▸ **Document passage**
>>>
A Comparative Study of Fusion Methods for SASV Challenge 2022

Authors: Petr Grinberg, Vladislav Shikhov

Published: 2022-03-31 11:43:01+00:00

AI Summary

This paper investigates various fusion methods for combining embeddings from Automatic Speaker Verification (ASV) and countermeasure (CM) systems in the Spoofing Aware Speaker Verification (SASV) Challenge 2022. The authors explore different fusion techniques, including boosting over embeddings (CatBoost), which outperforms existing methods.

Abstract

Automatic Speaker Verification (ASV) system is a type of bio-metric authentication. It can be attacked by an intruder, who falsifies data in order to get access to protected information. Countermeasures (CM) are special algorithms that detect these spoofing-attacks. While the ASVspoof Challenge series were focused on the development of CM for fixed ASV system, the new Spoofing Aware Speaker Verification (SASV) Challenge organizers believe that best results can be achieved if CM and ASV systems are optimized jointly. One of the approaches for cooperative optimization is a fusion over embeddings or scores obtained from ASV and CM models. The baselines of SASV Challenge 2022 present two types of fusion: score-sum and back-end ensemble with a 3-layer MLP. This paper describes our research of other fusion methods, including boosting over embeddings, which has not been used in anti-spoofing studies before.
<<<
▸ **Extracted information**
>>>
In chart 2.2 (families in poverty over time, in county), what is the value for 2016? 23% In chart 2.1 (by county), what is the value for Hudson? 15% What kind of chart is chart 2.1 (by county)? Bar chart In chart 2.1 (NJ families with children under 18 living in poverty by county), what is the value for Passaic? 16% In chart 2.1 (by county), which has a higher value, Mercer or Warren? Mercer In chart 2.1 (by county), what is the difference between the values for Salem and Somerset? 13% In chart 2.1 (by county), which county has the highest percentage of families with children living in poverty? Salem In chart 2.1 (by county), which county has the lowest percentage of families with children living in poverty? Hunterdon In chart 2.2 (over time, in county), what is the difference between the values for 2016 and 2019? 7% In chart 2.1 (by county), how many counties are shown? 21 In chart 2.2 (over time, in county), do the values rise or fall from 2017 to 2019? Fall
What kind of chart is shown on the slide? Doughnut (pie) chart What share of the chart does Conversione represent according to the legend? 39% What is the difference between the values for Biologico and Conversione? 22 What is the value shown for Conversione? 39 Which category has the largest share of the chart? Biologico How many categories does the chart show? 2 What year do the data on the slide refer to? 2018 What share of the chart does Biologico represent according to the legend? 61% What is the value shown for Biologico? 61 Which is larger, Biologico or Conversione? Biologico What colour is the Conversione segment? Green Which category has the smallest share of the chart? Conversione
<<<
>>>
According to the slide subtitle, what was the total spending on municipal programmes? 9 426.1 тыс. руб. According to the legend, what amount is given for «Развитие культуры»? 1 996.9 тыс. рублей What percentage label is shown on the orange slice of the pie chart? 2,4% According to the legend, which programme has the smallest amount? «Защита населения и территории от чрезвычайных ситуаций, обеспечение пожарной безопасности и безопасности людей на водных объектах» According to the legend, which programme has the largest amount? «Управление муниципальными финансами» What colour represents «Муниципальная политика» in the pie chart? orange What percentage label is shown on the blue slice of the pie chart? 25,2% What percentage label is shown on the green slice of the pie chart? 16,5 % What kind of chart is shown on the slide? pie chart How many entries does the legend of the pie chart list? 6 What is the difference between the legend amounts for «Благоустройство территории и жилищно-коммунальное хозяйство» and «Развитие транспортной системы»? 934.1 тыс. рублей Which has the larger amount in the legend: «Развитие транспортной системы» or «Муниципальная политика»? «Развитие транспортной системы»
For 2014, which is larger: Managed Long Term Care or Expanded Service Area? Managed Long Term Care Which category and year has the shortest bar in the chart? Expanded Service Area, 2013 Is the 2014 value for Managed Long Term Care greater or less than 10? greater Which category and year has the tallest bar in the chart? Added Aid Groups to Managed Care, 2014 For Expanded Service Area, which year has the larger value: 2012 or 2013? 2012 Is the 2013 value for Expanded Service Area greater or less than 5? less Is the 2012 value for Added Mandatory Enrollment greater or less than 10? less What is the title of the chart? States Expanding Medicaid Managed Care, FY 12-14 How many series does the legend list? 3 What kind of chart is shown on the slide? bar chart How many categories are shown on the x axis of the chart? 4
<<<
▸ **Tasks and exercises**
a – In the SASV fusion paper, what two types of fusion do the SASV Challenge 2022 baselines present?
b – Quote the SASV fusion paper from "A Comparative Study" to "outperforms existing methods.".

▸ **Solutions to the exercise**
a – Score-sum and back-end ensemble with a 3-layer MLP.

b –
A Comparative Study of Fusion Methods for SASV Challenge 2022

Authors: Petr Grinberg, Vladislav Shikhov

Published: 2022-03-31 11:43:01+00:00

AI Summary

This paper investigates various fusion methods for combining embeddings from Automatic Speaker Verification (ASV) and countermeasure (CM) systems in the Spoofing Aware Speaker Verification (SASV) Challenge 2022. The authors explore different fusion techniques, including boosting over embeddings (CatBoost), which outperforms existing methods.